Modernisasi Bukanlah Westernisasi
Menurut koentjaraningrat, modernisasi adalah usaha-usaha untuk hidup sesuai denga zaman dan konstelasi dunia sekarang. Dewasa ini kekuatan-kekuatan yang menentukan konstelasi dunia, ternyata bukanlah oleh dunia barat saja tapi oleh USA, Rusia, Jepang, JErman, maupun RRC.
Bagi Indonesia, modernisasi berarti merubah berbagai sikap dan sifat individu masyarakatnya akan mentalitas yang tidak cocok dengan kehidupan zaman sekarang.
Sifat dan sikap yang tidak cocok tersebut, antara lain sebagaiu berikut :
1) Sifat dan sikap feodal
2) Sifat dan sikap yang selalu berorientasi ke atasan
3) Sifat dan sikap hidup boross
4) Sifat dan sikap konsumerisme
5) Sifat dan sikap sekulerisme
6) Sifat dan sikap suka berpeste-pesta
7) Sifat dan sikap malas bekerja
Westernisasi adalah meniru gaya hidup orang-orang Barat agar hidupnya nampak kebarat-baratan (misalnya : ulang tahun, gaya bicara, etika pergaulannya, suka berpesta-pesta, sekulerisme, dan seringditambah dengan merendahkan bahasa nasional dan adat sopan santun pergaulan Indonesia). Orang Indonesia yang mengadaptasi gaya hidup kebarat-baratan seperti itulah yang disebut condong ke arah Westernisasi.
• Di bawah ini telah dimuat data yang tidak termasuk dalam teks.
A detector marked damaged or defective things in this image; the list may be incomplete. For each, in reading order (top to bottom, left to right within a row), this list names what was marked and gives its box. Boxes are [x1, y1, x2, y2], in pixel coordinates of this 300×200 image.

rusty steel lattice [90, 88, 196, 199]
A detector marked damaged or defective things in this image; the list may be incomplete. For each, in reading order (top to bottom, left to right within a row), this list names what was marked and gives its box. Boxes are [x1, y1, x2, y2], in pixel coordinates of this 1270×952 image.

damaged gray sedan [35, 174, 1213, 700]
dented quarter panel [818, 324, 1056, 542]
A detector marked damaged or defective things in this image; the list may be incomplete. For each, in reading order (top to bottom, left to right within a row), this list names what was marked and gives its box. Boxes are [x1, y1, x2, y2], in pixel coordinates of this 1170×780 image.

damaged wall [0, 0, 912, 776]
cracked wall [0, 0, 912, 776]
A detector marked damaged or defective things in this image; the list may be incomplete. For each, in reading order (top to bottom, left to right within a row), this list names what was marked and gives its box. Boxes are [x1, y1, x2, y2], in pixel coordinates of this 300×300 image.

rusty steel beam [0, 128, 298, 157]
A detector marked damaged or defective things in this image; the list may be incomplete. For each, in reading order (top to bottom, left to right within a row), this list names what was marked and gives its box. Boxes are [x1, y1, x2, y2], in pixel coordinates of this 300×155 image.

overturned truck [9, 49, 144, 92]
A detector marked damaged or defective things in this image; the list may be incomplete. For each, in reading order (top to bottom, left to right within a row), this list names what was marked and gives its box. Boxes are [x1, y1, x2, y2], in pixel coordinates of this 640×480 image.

Oarng seperti itu belum tentu modern dalam mentalitasnya, mungkin sesekali mereka itu masih bergaya feodal, tidask disipli, tidak bermutu, karya-karyanya, dan jumlah anaknya pun masih banyak.
Dengan demikian jelas bahwa modernisasitidak sama dengan Westernisasi. Dalam melakukan Modernisasi tidak perlu dengan Westernisasi. Hidup modern dengan menggunakan unsur-usur budaya Barat seperti ilmu dan teknologi itu tidak berarti bahwa kita melakukan Westernisasi, tetapi dalam rangka transformasi ilmu dan teknologi.